§ **Stated goal a**:
Pick out every line in the rows below that contains the word "further", and copy each one. Case counts.

§ **Page extract**:
Parliament of Canada
- Long title An Act to regulate the manufacture, sale, labelling and promotion of tobacco products and vaping products ;
- Citation: S.C. 1997, c. 13
- Royal assent: 25 April 1997

= Tobacco and Vaping Products Act =

1997 Canadian legislation

The Tobacco and Vaping Products Act (Loi sur le tabac et les produits de vapotage) is a Canadian law to regulate the production, marketing and sale of tobacco and vaping products. The law replaced the Tobacco Act, Bill C-71 during the 35th Canadian Parliament in 1997, which itself replaced the former Tobacco Sales To Young Persons Act of 1994 as well as the Tobacco Products Control Act of 1989. The Tobacco Act was amended on July 5, 2010 and renamed to Tobacco and Vaping Products Act in 2018 when similar laws concerning vaping products were added.

== Purpose ==
The purpose of the Act is to protect the health of Canadians by imposing limits on the sale and production of tobacco products. It increases awareness of the health risks associated with use of tobacco products. The Act also protects young people by restricting the age of purchase.

§ **Extracted records**:
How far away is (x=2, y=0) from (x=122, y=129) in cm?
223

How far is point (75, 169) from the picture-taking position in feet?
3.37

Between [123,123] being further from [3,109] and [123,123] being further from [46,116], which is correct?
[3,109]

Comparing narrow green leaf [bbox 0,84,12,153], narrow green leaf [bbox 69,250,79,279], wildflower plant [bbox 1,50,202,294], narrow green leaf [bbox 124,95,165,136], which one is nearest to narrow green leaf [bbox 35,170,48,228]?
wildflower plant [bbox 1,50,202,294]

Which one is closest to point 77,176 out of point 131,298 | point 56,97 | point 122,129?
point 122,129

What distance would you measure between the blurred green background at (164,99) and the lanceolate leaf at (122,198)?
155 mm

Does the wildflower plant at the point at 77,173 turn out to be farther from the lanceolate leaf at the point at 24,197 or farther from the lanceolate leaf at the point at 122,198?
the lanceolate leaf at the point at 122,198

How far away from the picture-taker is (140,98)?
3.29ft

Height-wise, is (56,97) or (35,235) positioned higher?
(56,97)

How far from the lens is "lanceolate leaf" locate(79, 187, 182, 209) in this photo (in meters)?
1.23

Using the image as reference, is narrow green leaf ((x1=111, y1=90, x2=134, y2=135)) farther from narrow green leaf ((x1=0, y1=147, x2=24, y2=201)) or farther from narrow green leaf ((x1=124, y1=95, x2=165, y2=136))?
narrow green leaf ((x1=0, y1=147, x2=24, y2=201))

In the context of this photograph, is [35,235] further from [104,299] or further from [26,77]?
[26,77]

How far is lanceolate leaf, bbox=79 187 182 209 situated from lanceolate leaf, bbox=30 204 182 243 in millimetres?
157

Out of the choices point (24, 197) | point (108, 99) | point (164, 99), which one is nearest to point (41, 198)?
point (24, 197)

§ **Stated goal b**:
Proceed with the article on Canada's Tobacco and Vaping Products Act above, writing on from its last sentence.

§ **Reply a**:
Between [123,123] being further from [3,109] and [123,123] being further from [46,116], which is correct?
In the context of this photograph, is [35,235] further from [104,299] or further from [26,77]?

§ **Reply b**:
== Regulations made under the Act ==

=== Tobacco (Access) Regulations ===
The legal age to purchase tobacco products varies with each province. A person may be asked for documentation to verify their age before purchasing a tobacco product. Under the Act, suitable forms of identification include a driver's license, passport, Canadian permanent resident document, certificate of Canadian citizenship with signature, or a Canadian Armed Forces identification card. Forms of identification issued by a provincial, federal, or foreign government with a signature, photo, and date of birth are also accepted. In addition, every retailer must place a sign near the tobacco products. The sign must adhere to the specifications outlined in the Tobacco Act. It must be in a visible location with a surface area no smaller than 600 cm^{2} with the following text:
"It is prohibited by federal law to provide tobacco products to persons under 18 years of age. Il est interdit par la loi fédérale de fournir des produits du tabac aux personnes âgées de moins de 18 ans.”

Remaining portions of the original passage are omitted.